> Extract:
* * * * * * *

That, Dear Reader, was the noise my 5th metatarsal made this morning whilst running with a group of club members who were doing a reconnaissance of the London Marathon route.
The plan was to run about 20 miles today, some would say too far the week before a double marathon but I was assured that the pace was to be very slow as there were some first timers in the group so I was happy to tag long to get some distance in with a speed comparable to ultramarathon pace.
The run was going without problems, the weather pleasant and the conversation light as we navigated the bumpy and lumpy pavements of south London, in part I was preferring to run on the road as ironically I thought it safer than the said pavements. At about 11 miles I ducked into a petrol station due to a call to nature and told the others I would catch them up. So running after them along the road I quickly caught them up and was within 20 metres of them when I stepped up onto the pavement and by pure bad timing right onto a broken kerb stone which had its corner jutting up into the air. My toe hit the kerb forcing my little toe down and then with my momentum it was forced to the side and I felt a snap, crackle and a POP stopping immediately whilst shouting "OUCH" very loudly.

* * * * * * *

> Recorded data:
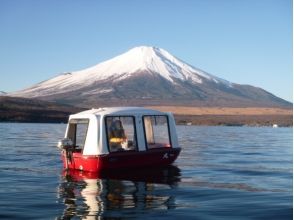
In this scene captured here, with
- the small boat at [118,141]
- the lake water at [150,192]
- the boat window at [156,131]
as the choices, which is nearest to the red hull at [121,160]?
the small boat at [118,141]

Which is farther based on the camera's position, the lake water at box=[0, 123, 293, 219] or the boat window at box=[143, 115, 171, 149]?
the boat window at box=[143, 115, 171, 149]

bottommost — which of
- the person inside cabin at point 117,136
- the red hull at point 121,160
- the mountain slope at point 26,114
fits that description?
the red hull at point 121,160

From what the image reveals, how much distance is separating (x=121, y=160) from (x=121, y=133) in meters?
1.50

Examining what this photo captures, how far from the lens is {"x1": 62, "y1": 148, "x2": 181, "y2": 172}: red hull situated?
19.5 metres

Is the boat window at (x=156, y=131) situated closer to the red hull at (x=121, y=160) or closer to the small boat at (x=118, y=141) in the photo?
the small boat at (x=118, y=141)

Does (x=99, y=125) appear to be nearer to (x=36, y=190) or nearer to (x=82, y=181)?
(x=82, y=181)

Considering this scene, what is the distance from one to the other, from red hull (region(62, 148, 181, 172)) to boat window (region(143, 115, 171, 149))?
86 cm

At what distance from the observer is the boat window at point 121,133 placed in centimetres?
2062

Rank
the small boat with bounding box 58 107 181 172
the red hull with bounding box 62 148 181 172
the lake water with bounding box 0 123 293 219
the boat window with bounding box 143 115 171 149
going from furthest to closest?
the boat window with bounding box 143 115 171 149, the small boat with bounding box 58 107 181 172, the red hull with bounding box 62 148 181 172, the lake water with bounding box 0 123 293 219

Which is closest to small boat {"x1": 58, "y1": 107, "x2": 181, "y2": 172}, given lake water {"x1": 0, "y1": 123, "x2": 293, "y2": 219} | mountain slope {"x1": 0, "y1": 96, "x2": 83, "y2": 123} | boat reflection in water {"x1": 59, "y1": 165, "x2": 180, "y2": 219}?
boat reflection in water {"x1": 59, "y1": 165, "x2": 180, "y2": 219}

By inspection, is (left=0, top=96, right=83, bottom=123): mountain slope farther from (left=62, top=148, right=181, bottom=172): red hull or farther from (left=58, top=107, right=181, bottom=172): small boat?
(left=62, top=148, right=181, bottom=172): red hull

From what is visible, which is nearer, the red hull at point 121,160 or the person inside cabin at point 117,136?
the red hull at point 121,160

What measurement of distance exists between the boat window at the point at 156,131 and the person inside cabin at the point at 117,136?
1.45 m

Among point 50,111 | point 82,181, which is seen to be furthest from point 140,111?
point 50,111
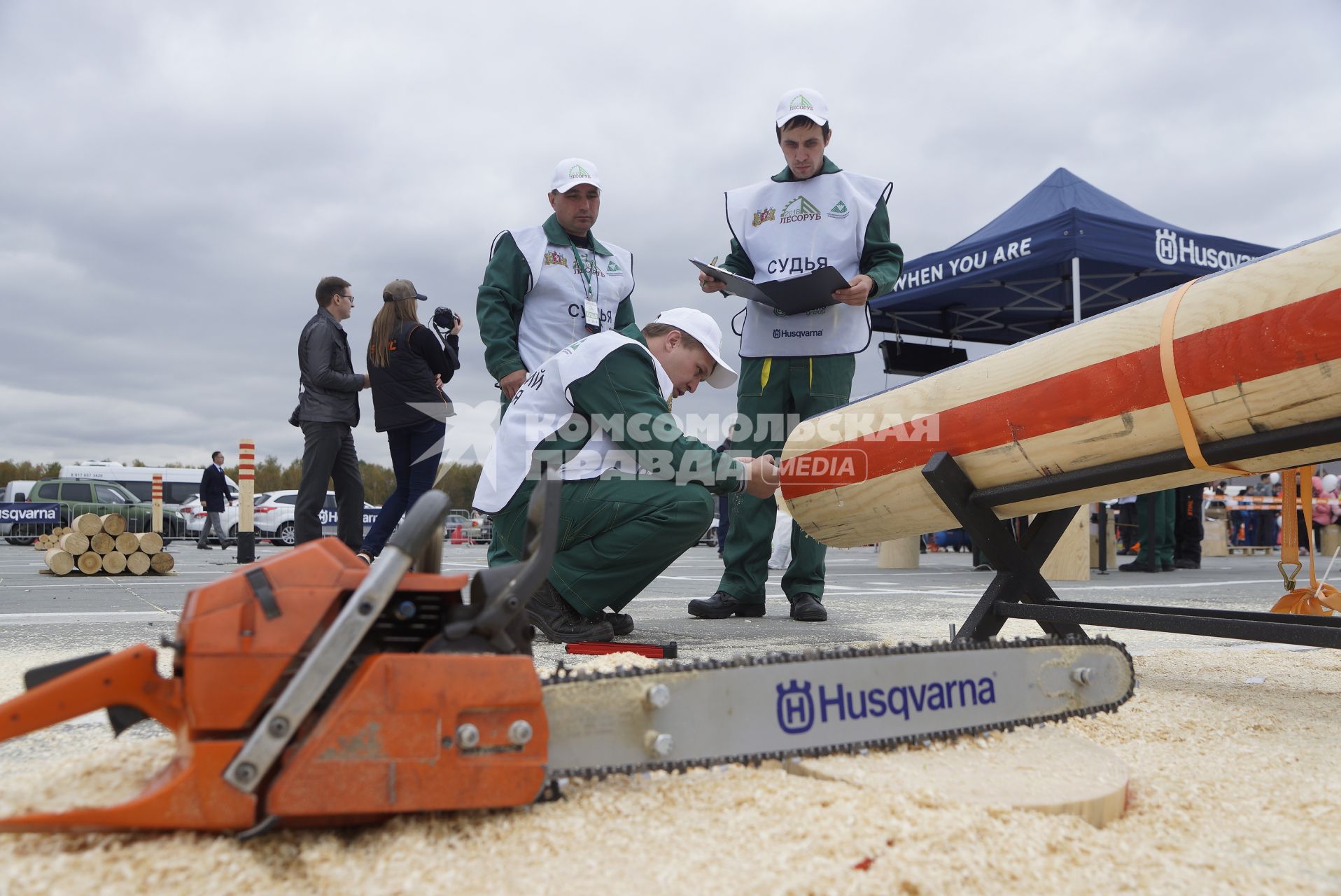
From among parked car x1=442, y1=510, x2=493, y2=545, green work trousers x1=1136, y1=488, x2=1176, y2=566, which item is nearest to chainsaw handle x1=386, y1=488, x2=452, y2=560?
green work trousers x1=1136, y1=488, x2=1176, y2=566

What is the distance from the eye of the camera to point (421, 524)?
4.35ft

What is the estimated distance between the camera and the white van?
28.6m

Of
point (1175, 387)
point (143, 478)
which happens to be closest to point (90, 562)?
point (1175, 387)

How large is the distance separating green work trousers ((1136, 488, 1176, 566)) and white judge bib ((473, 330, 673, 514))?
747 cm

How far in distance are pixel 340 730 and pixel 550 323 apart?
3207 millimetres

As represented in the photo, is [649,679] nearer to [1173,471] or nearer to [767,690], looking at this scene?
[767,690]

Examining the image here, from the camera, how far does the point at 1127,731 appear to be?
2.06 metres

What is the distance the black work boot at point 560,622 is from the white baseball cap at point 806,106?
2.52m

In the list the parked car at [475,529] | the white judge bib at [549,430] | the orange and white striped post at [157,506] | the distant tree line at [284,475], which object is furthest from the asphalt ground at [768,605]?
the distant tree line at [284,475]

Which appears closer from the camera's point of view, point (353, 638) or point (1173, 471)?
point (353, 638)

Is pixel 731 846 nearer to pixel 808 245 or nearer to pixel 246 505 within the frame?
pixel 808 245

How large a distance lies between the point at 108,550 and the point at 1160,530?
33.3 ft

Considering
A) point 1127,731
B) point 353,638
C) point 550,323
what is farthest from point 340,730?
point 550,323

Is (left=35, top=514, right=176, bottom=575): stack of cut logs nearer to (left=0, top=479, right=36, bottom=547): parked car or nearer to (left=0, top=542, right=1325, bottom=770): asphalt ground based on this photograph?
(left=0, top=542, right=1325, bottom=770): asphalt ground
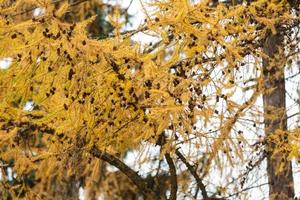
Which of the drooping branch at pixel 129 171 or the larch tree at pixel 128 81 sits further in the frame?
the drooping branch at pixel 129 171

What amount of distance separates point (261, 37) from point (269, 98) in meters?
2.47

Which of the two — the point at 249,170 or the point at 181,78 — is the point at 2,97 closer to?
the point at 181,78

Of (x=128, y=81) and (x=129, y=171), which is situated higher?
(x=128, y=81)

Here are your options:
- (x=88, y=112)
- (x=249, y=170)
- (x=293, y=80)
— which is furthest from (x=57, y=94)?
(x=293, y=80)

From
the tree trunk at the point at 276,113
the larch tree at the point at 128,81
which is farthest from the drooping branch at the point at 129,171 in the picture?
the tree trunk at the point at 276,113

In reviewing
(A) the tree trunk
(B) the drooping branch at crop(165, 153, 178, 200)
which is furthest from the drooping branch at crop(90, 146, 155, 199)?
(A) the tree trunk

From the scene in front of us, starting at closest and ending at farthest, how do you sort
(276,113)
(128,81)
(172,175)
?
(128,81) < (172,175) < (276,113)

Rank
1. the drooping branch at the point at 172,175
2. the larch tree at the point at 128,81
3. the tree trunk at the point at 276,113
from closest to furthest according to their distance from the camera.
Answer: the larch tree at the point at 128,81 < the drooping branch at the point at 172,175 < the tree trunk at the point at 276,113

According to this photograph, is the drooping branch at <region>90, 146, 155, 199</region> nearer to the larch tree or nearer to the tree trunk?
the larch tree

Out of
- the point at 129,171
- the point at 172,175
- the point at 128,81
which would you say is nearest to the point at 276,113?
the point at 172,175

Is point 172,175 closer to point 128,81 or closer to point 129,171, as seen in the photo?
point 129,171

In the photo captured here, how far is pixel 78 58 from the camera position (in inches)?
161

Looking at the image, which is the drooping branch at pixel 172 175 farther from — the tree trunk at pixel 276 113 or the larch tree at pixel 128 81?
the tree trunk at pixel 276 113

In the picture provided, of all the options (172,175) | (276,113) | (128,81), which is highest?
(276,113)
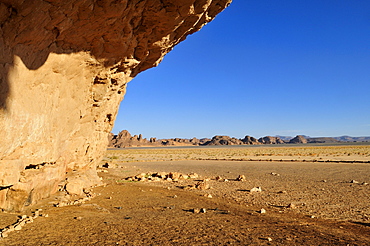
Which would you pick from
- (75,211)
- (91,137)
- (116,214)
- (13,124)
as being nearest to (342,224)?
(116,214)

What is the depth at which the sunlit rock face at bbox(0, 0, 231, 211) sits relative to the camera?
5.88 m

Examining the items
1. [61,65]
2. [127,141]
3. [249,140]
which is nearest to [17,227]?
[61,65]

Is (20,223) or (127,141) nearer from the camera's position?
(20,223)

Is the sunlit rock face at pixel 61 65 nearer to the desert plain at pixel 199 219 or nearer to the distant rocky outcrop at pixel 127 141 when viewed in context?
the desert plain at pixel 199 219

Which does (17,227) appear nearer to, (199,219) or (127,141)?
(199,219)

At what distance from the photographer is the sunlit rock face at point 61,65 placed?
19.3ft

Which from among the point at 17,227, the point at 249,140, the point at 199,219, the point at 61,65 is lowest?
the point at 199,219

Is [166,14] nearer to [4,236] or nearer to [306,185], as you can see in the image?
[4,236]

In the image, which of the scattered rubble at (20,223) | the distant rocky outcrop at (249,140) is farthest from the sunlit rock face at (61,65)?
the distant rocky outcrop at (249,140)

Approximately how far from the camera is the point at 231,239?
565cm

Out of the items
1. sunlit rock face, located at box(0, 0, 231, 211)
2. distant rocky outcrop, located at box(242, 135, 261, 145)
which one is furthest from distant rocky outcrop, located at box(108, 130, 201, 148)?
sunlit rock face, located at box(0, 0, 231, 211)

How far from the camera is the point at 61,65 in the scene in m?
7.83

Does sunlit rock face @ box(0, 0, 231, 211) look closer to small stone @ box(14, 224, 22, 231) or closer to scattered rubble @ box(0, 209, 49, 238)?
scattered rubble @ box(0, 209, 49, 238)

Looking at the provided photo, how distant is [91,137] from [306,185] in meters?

* * * * * * *

> Exercise requirements:
A – Answer these questions about the running-injury post:
(i) About how many miles did the group plan to run that day?
(ii) At about what mileage did the narrator duck into a petrol station?
(iii) What did the narrator step onto when getting up onto the pavement?
B – Resume the running-injury post, picking up right after the narrator shouts "OUCH".
The items come from a different source than the running-injury post.

> Per-task answers:
A –
(i) About 20 miles.
(ii) At about 11 miles.
(iii) A broken kerb stone with its corner jutting up into the air.

B –
As I have a habit of, I continued to run with the others but found my gait had changed to me preferring to run on my big toe (or 1st metatarsal) which did not bode well as I knew this could cause issues later on this week so at about 13 miles I bid my farewells to the other runners and hobbled off to London Bridge Station for a 10 minute journey to the nearest station to my car.
Later that day I visited the hospital and was told that I probably have got a small break and then again I may not. I may have a stress fracture and maybe I don't, I may also have damaged the tendons but then again they are not sure as "We don't treat or diagnose metatarsal injuries unless it is metatarsal 1"
Told to rest, not wear my Monkey Feet and if I am in the need to run, strap it up and go carefully.